En 1906 et en 1911, le secret était garanti dans le Règlement par des décrets qui, comme nous le savons tous, ont force de loi. Les décrets ordonnaient aux commissaires de garantir aux répondants du recensement que:

Les données et les statistiques du recensement ne pourront être utilisées qu'à des fins statistiques et on devrait bien l'assurer à toute personne qui craindrait qu'elles servent à des fins de fiscalité ou autres.

Il est intéressant de remarquer que cette «promesse de secret» faisait partie d'un article intitulé: «Instructions pour les recenseurs». Si l'on considère les décrets dans leur ensemble, on constate que la notion de secret semble liée aux personnes qui recueillent l'information. En fait, les personnes qui répondaient aux questions ne savaient probablement pas que l'information qu'elles fournissaient seraient gardée secrète à jamais. Seules les personnes qui exprimaient la crainte que cette information serve à des fins de fiscalité ou autres étaient informées que les personnes qui recueillaient l'information étaient tenues au secret.

En outre, les articles de journaux qui remontent au temps des recensements du début du siècle montrent comment la notion de secret était perçue à l'époque. J'ai dépouillé des articles qui ont paru autour du jour du recensement en 1906, 1911, 1921 et 1931. Les quelques articles qui font allusion au caractère secret de l'information recueillie pour le recensement sont très révélateurs.

Un article de la Gazette de Montréal sur le recensement de 1911 fait état de la conduite des enquêteurs et note:

Chacun des enquêteurs savait ce qu'il avait à faire. Il savait aussi qu'il n'avait rien à gagner à ne pas utiliser des méthodes discrètes et courtoises.

Par exemple, alors qu'il serait nécessaire de poser des questions sur la maladie et les incapacités mentales ou physiques dans la famille, tous avaient l'assurance que ces renseignements resteraient strictement privés, chacun des agents ayant prêté le serment d'exercer ses fonctions pour le gouvernement et personne d'autre.
Par secret, il semble que l'on veuille dire que les personnes qui recueillaient les informations n'avaient pas le droit de les divulguer.

Une autre allusion à la garantie du secret est faite dans le Globe and Mail à la veille du recensement de 1931. Il est mentionné dans l'article que le recensement de 1931 était le premier où on recueillait des données sur le nombre de sans-emploi au Canada, les raisons pour lesquelles ils étaient sans emploi et la durée de leur période de chômage.
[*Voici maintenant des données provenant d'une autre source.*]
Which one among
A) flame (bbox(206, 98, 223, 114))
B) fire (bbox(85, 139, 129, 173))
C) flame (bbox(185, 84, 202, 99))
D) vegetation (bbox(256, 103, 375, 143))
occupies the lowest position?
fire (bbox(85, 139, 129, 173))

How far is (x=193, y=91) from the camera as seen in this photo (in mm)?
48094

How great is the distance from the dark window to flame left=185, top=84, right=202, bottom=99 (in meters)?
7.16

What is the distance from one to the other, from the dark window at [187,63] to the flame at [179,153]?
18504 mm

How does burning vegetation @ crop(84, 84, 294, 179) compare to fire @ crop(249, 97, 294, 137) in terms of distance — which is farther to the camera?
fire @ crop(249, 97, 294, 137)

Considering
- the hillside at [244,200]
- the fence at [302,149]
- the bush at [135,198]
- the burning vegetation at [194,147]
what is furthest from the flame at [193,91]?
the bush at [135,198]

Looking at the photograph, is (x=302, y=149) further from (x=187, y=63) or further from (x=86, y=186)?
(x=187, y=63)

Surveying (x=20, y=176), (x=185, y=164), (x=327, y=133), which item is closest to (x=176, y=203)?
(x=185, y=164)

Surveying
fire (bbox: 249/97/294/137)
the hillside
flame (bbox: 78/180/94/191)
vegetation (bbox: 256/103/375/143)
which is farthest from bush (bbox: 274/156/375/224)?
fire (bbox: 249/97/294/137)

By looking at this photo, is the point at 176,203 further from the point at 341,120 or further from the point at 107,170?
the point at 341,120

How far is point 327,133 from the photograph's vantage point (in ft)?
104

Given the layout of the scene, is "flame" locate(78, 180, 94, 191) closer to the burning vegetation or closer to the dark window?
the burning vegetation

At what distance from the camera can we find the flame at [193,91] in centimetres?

L'article dit que:

[...] afin d'atténuer l'irritation causée...

par
... cette dissection des affaires personnelles, le ministère du Commerce a expliqué que les réponses resteraient secrètes et que même les autres ministères n'y auraient pas accès. Par exemple, les recensés pourraient répondre franchement à la question «Avez-vous un poste de radio?» sans craindre que la Direction générale de la radio ne se mette par la suite à vérifier des droits de permis de radio non payés.
Honorables sénateurs, il y a un énorme écart entre garantir que l'information du recensement ne sera pas utilisée pour la perception de droits de permis de radio échus et garantir qu'elle ne sera jamais divulguée au public à titre de document historique, même près d'un siècle après que cette information a été recueillie.

(1740)

La promesse de ne pas trahir le secret semblait liée à des droits de radio plutôt qu'à des mesures strictes de protection du droit à la vie privée comme on le conçoit de nos jours. Même dans les débats du hansard jusqu'à la date d'adoption des lois de 1905 et de 1918 on ne trouve aucune discussion concernant la nécessité de limiter à jamais l'accès aux déclarations de recensement.

En réalité, la principale préoccupation des législateurs de l'époque tenait à la période de décalage entre le jour du recensement et la date de diffusion des statistiques. Le coût de la tenue du recensement était aussi un autre sujet de préoccupation.

Les exemples que j'ai donnés ne sont pas exhaustifs. Toutefois, ils nous renseignent un peu. Ils nous apprennent ce que peut avoir comporté la garantie de confidentialité au début du siècle. Si le droit à la confidentialité à cette époque signifiait que les répondants bénéficiaient d'une protection en vertu de laquelle les renseignement à leur sujet ne pouvaient être transmis à d'autres ministères et utilisés par ces derniers à leur détriment, ou encore s'il signifiait que les gens qui recueillaient l'information étaient tenus d'en respecter le caractère confidentiel, il est important de le reconnaître. Il ne fait aucun doute que, dans l'état actuel des choses, la loi prévoit que le gouvernement maintient la garantie du droit à la confidentialité des renseignements du recensement.

En fait, si j'ai bien compris selon le scénario actuel, la seule façon de tenir cette promesse de non-divulgation serait d'interdire à tout jamais la publication des données de ces recensements. Toutefois, je dois vous avouer, honorables sénateurs, qu'en cette ère de l'informatisation, alors qu'on estime qu'environ 95 p. 100 des renseignements personnels de tous les Canadiens se retrouvent dans un dossier ou dans un autre, alors que votre dossier chez American Express ou Visa contient non seulement des renseignements sur les endroits où vous faites vos achats, mais également sur l'itinéraire que vous suivez généralement dans les magasins, les boutiques que vous préférez, les gens à qui vous téléphonez et combien de fois, le nom de votre médecin ou de votre dentiste et le genre de journaux ou de périodiques que vous lisez, en cette époque où l'on sait à peu près tout sur une personne et où ces renseignements sont souvent transmis ou même vendus par des consortiums privés, il me semble un peu ridicule de discuter longtemps sur une protection indéfinie donnée de façon fallacieuse et indirecte par les gouvernements canadiens en poste en 1906 et 1911.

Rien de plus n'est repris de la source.